The number of people in Toronto who died from drug overdose climbed 41 percent between 2004 and 2013, and more than 5,000 people died in overdoses across Ontario between 2001 and 2013. With fentanyl now the leading cause of opioid overdose in Ontario—accounting for roughly one in four of all fatal overdoses—Cressy said the province could run into a crisis similar to the one currently taking place in Alberta.

"We have to prevent these needless deaths while we still can, while we are only dealing with this on a controllable scale. Because we can do it."

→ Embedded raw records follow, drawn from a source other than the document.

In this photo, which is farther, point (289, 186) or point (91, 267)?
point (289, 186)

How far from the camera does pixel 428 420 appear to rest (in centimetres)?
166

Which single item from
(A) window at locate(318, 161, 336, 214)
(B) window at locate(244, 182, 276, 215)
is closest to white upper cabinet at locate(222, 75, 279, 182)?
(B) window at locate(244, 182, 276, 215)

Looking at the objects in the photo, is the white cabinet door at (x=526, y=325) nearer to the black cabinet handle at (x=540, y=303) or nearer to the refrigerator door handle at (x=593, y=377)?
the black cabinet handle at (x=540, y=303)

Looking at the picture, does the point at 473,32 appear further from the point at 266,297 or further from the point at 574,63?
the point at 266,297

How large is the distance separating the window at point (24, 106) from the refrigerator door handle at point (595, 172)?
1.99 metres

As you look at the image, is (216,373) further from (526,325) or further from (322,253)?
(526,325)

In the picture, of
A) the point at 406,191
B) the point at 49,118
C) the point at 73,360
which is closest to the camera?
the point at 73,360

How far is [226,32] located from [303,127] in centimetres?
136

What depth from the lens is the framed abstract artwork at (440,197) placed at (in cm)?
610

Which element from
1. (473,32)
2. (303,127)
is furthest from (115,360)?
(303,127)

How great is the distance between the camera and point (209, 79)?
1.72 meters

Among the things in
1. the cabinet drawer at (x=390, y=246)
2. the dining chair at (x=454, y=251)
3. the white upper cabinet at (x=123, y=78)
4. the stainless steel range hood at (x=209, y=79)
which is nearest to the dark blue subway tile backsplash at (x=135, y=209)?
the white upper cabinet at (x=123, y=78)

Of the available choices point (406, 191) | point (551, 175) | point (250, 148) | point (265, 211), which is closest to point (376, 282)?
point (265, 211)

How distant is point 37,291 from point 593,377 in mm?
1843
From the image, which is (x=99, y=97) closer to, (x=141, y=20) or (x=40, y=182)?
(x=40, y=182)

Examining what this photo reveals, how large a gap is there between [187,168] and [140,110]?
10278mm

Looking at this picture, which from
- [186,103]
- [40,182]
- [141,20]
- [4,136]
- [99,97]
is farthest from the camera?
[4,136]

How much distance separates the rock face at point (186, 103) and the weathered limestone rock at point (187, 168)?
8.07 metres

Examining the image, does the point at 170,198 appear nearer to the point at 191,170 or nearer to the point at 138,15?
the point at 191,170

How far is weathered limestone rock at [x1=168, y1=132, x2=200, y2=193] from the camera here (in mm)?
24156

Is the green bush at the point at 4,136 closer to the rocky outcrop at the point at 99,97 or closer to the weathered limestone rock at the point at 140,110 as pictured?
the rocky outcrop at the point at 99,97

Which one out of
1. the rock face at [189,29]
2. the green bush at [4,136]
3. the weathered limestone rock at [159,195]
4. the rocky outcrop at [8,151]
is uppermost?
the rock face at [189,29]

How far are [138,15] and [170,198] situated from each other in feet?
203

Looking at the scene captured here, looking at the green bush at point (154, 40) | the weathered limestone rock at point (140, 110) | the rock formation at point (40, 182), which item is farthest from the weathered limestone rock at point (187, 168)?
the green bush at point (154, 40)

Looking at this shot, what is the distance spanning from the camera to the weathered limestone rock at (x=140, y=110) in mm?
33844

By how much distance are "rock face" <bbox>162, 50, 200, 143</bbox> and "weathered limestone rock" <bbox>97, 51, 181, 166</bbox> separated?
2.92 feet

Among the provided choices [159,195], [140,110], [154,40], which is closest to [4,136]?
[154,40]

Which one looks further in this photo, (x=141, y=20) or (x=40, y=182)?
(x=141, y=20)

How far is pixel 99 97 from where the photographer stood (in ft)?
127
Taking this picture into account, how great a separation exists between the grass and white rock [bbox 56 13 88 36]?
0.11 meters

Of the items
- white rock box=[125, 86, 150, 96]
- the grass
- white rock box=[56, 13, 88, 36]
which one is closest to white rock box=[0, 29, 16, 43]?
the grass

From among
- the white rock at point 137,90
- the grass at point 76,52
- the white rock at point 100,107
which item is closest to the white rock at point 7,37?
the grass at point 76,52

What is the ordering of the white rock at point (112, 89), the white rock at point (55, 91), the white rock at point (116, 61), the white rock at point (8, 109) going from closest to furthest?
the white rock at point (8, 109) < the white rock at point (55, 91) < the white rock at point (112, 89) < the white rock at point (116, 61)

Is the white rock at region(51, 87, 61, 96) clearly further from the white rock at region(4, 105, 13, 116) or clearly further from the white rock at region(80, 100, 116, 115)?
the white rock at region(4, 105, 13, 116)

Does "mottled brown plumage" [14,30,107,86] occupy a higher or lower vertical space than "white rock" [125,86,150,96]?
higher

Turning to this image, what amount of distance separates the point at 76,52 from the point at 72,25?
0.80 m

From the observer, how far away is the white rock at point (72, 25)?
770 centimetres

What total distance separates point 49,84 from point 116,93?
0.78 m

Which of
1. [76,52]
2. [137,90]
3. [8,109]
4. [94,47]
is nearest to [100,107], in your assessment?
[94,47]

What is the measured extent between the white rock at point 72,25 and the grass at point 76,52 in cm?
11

In Alberta, bootleg fentanyl—pressed pills made out of pure synthesized fentanyl powder—is a huge problem that accounted for roughly one in three overdoses in the province last year. In Ontario, the problem largely stems from stolen pharmaceutical fentanyl patches, although some reports of fentanyl powder have started to crop up.

Toronto Police Chief Mark Saunders told reporters that the answer is "not to arrest people," but rather to provide services so drug users don't die from overdose.

"We can't arrest our way through this thing," he said. "It's about the awareness and understanding about the loss of life that we're having [from this drug.]"

When asked whether the proposed safe injection site plan would be a part of the new campaign, Saunders declined to immediately comment but said he would have to examine whether the plan was safe and effective. However, Cressy told VICE that safe injection sites are going to be "vital" in making sure that "no more people die from this drug."